• WHAT IS BEING ASKED
Pictures are not part of the copy; reproduce the remaining data exactly.

• DATA PROVIDED

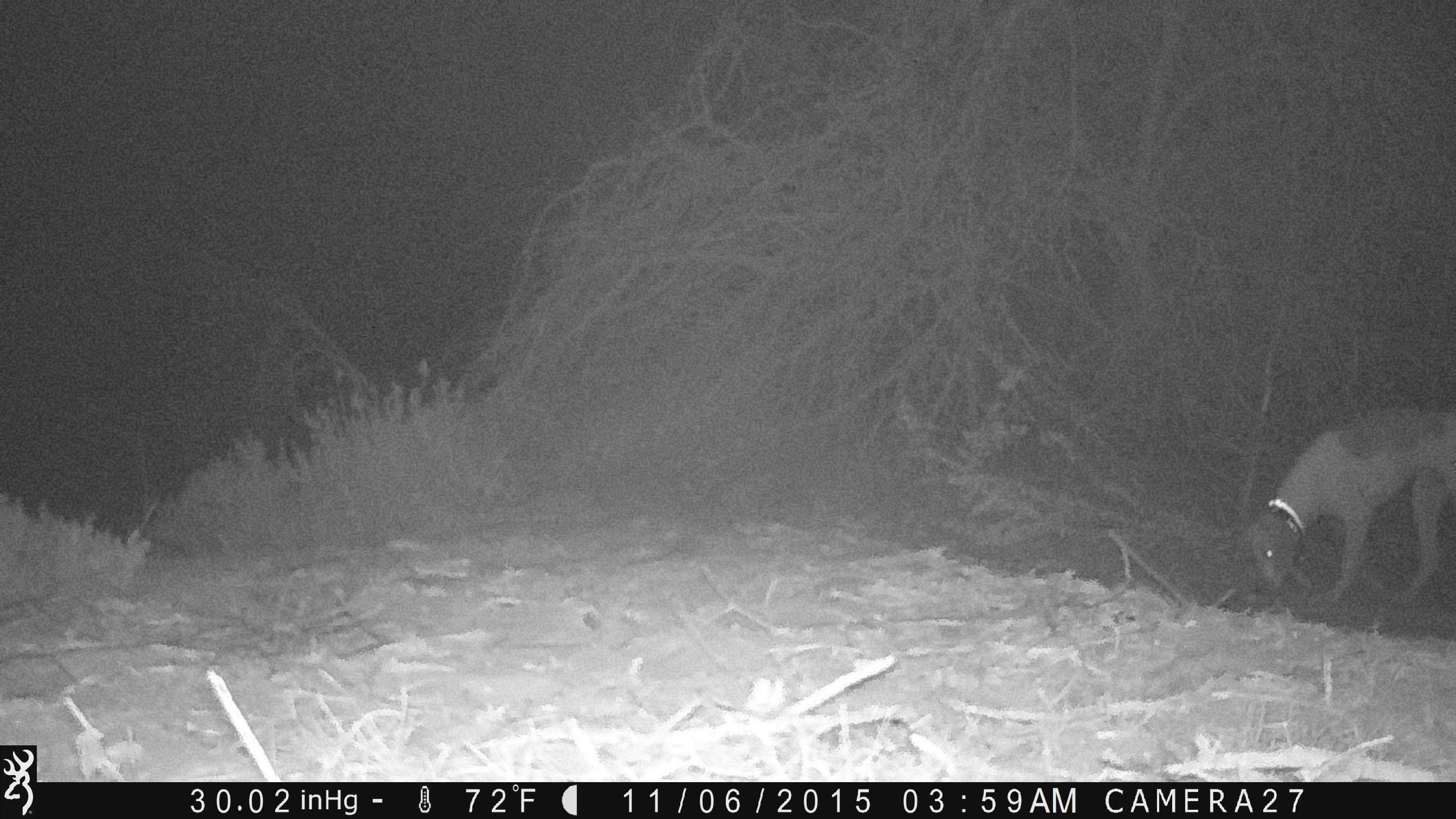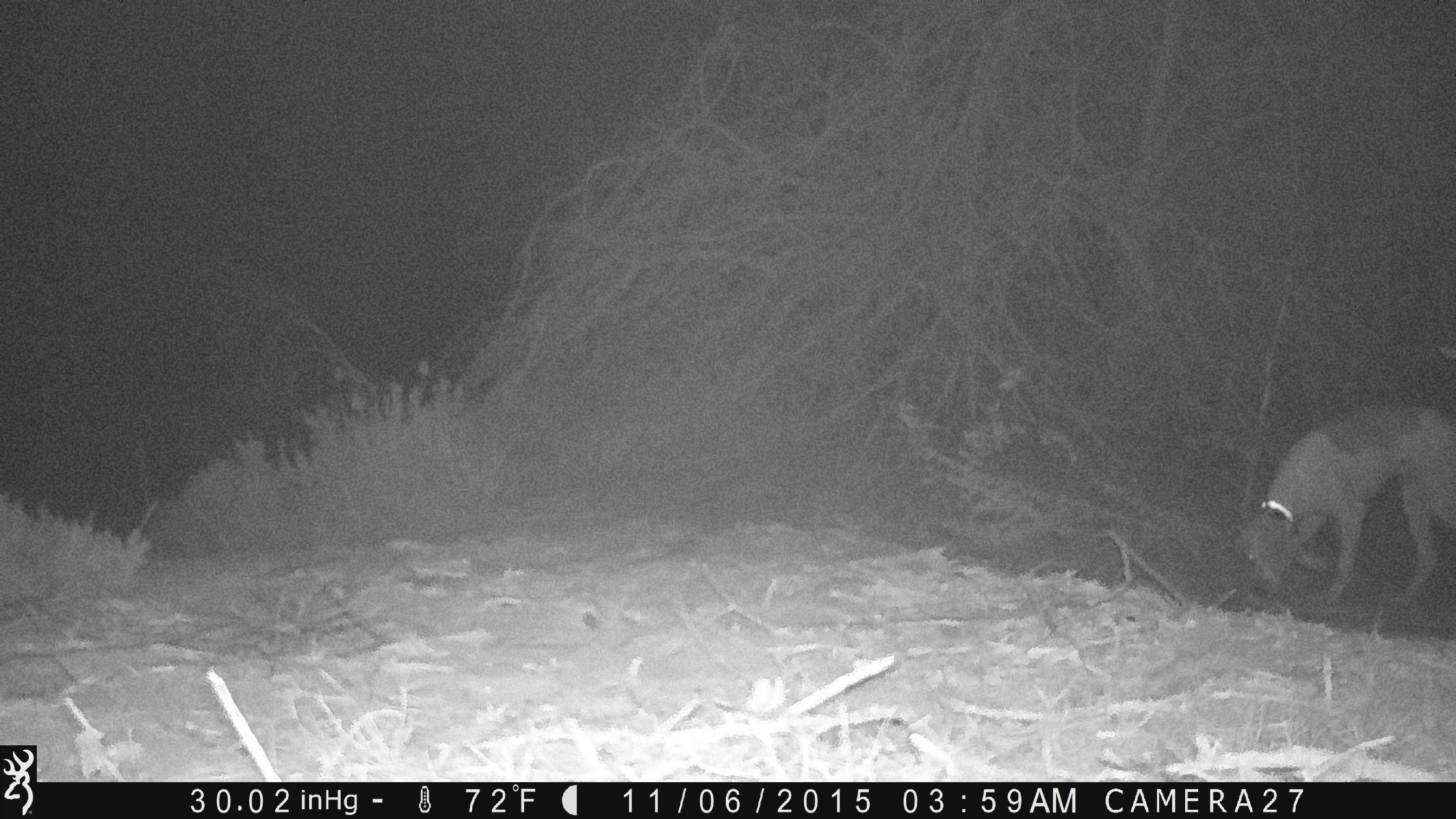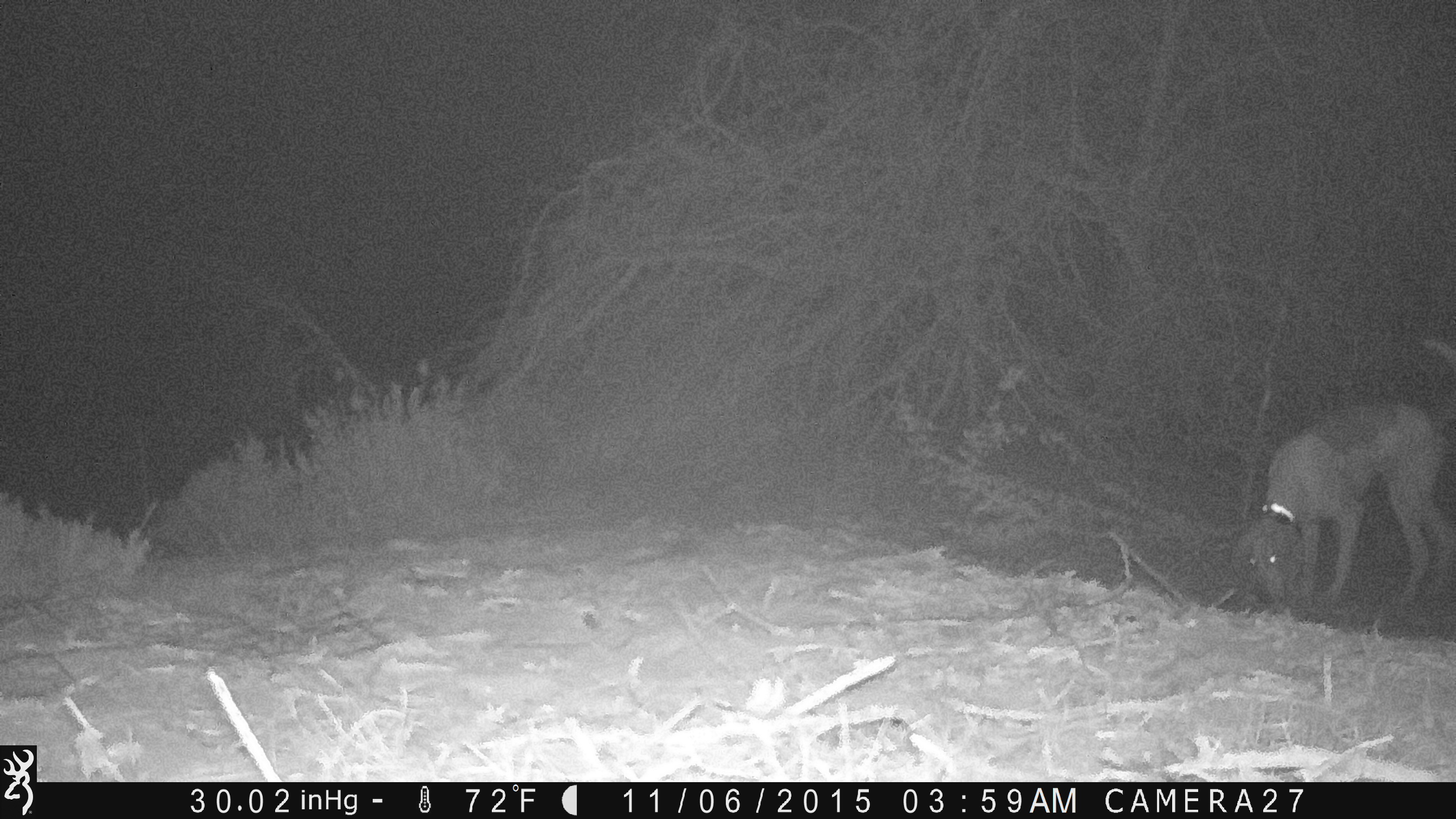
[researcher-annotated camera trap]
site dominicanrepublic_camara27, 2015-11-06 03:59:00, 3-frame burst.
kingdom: Animalia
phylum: Chordata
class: Mammalia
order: Carnivora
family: Canidae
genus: Canis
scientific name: Canis familiaris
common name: domestic dog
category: dog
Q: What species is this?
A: Dog (domestic dog) (Canis familiaris).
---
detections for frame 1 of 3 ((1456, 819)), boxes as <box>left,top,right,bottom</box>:
dog: <box>1240,401,1455,606</box>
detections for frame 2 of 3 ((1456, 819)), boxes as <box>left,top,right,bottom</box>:
dog: <box>1236,401,1455,609</box>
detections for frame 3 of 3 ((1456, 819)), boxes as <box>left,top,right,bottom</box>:
dog: <box>1230,367,1454,616</box>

• SOLUTION FOR THIS PROBLEM
[researcher-annotated camera trap]
site dominicanrepublic_camara27, 2015-11-06 03:59:00, 3-frame burst.
kingdom: Animalia
phylum: Chordata
class: Mammalia
order: Carnivora
family: Canidae
genus: Canis
scientific name: Canis familiaris
common name: domestic dog
category: dog
Q: What species is this?
A: Dog (domestic dog) (Canis familiaris).
---
detections for frame 1 of 3 ((1456, 819)), boxes as <box>left,top,right,bottom</box>:
dog: <box>1240,401,1455,606</box>
detections for frame 2 of 3 ((1456, 819)), boxes as <box>left,top,right,bottom</box>:
dog: <box>1236,401,1455,609</box>
detections for frame 3 of 3 ((1456, 819)), boxes as <box>left,top,right,bottom</box>:
dog: <box>1230,367,1454,616</box>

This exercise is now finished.